WORK TO BE COMPLETED: Output all of the records exactly as written.

*** DATA SHOWN

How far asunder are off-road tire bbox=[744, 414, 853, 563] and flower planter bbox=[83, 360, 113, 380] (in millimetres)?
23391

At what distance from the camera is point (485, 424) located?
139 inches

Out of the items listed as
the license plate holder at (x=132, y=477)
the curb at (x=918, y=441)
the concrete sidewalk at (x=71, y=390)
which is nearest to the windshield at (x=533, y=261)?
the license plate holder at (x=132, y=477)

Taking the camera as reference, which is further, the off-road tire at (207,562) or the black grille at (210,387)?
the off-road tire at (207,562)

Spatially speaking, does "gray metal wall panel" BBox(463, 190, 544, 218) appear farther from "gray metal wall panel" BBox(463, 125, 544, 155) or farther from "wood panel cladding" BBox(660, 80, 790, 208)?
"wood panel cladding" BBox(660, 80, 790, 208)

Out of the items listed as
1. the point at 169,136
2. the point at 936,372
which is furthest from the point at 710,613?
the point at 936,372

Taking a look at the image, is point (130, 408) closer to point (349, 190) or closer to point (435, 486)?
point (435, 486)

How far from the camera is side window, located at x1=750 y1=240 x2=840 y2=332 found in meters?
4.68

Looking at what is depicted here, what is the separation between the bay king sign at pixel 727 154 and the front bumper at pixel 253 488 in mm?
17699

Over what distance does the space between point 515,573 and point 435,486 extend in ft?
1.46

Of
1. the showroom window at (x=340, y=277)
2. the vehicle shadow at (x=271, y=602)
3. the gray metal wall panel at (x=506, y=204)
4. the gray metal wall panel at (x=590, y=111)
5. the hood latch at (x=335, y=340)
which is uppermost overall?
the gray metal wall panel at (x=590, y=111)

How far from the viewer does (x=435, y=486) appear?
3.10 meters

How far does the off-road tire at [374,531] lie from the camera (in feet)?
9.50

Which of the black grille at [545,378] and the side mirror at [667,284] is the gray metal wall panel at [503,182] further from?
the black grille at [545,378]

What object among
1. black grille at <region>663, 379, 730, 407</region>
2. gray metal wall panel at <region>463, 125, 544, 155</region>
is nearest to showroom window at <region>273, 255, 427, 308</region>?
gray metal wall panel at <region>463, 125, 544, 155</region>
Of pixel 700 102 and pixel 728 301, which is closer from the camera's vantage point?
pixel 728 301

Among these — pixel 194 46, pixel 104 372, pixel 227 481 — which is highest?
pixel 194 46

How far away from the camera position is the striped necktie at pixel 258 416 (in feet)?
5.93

******

RESULT BELOW:
How far asunder are off-road tire bbox=[744, 414, 853, 563] and flower planter bbox=[83, 360, 113, 380] (in millimetres)?
23391

At what distance from the camera is point (485, 424) located?
139 inches

Out of the items listed as
the license plate holder at (x=132, y=477)
the curb at (x=918, y=441)
the concrete sidewalk at (x=71, y=390)
which is nearest to the windshield at (x=533, y=261)?
the license plate holder at (x=132, y=477)

Taking the camera as reference, which is further, the off-road tire at (207,562) or the black grille at (210,387)?
the off-road tire at (207,562)

Spatially speaking, does "gray metal wall panel" BBox(463, 190, 544, 218) appear farther from "gray metal wall panel" BBox(463, 125, 544, 155) or farther from "wood panel cladding" BBox(660, 80, 790, 208)?
"wood panel cladding" BBox(660, 80, 790, 208)

Out of the items listed as
1. the point at 169,136
2. the point at 936,372
which is furthest from the point at 710,613?
the point at 936,372

Taking a look at the image, is point (130, 408) closer to point (349, 190) or closer to point (435, 486)?
point (435, 486)

How far from the camera is side window, located at x1=750 y1=240 x2=840 y2=332 found in meters?
4.68

Looking at what is depicted here, what is the separation between the bay king sign at pixel 727 154 and the front bumper at pixel 253 488 in mm?
17699

Over what distance does the space between point 515,573 and point 435,486 extend in ft?
1.46

Of
1. the showroom window at (x=340, y=277)
2. the vehicle shadow at (x=271, y=602)
3. the gray metal wall panel at (x=506, y=204)
4. the gray metal wall panel at (x=590, y=111)
5. the hood latch at (x=335, y=340)
which is uppermost overall?
the gray metal wall panel at (x=590, y=111)

How far from the viewer does (x=435, y=486) appear?
3.10 meters

How far does the off-road tire at [374,531] lie from the camera (in feet)?
9.50

Which of the black grille at [545,378] and the side mirror at [667,284] is the gray metal wall panel at [503,182] further from?
the black grille at [545,378]

What object among
1. black grille at <region>663, 379, 730, 407</region>
2. gray metal wall panel at <region>463, 125, 544, 155</region>
is nearest to showroom window at <region>273, 255, 427, 308</region>?
gray metal wall panel at <region>463, 125, 544, 155</region>
Of pixel 700 102 and pixel 728 301, which is closer from the camera's vantage point?
pixel 728 301

Among these — pixel 194 46, pixel 104 372, pixel 227 481 — which is highest?
pixel 194 46

How far away from the camera position is the striped necktie at pixel 258 416 (in feet)?
5.93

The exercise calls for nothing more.